WORK INSTRUCTIONS → Give back exactly the stretch of data below from the line holding "Vintage Ideal Toy Corp. DOLL 28 INCHES TALL" through the line holding "Concrete Vintage Camera", both ends included, and leave the remaining lines out.

Records from a data source
*** Begin section ***

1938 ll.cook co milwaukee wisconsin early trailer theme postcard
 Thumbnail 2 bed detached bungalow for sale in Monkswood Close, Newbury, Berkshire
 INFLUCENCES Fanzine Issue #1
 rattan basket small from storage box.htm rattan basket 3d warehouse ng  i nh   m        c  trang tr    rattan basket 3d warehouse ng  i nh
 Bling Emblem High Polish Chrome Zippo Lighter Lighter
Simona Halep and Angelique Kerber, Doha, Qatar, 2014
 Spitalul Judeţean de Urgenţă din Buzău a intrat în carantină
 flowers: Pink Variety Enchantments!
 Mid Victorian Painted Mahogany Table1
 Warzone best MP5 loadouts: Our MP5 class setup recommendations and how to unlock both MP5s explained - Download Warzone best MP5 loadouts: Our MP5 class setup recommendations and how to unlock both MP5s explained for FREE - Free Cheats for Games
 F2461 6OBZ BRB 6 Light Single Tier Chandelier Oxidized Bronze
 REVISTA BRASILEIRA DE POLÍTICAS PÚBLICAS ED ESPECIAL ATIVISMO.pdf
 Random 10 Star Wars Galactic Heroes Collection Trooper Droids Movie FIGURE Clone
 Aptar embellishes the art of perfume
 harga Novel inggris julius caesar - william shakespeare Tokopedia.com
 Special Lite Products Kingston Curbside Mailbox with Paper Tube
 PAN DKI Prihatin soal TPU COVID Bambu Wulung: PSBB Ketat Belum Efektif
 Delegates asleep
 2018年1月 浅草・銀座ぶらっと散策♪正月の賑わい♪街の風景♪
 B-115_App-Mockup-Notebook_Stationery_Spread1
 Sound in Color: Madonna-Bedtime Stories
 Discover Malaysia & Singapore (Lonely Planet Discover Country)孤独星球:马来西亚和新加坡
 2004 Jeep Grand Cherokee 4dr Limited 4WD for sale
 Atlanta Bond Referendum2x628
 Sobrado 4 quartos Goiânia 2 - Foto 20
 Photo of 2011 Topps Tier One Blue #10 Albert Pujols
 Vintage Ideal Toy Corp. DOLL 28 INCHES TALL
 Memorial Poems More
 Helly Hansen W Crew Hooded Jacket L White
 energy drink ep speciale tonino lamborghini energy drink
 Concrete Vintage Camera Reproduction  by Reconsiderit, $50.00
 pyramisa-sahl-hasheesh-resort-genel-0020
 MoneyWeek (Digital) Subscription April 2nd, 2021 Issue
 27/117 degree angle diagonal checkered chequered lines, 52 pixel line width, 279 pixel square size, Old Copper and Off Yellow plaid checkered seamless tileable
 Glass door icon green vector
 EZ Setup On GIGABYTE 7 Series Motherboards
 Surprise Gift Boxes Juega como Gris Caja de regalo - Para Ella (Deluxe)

*** End section ***

ANSWER SPACE →
 Vintage Ideal Toy Corp. DOLL 28 INCHES TALL
 Memorial Poems More
 Helly Hansen W Crew Hooded Jacket L White
 energy drink ep speciale tonino lamborghini energy drink
 Concrete Vintage Camera Reproduction  by Reconsiderit, $50.00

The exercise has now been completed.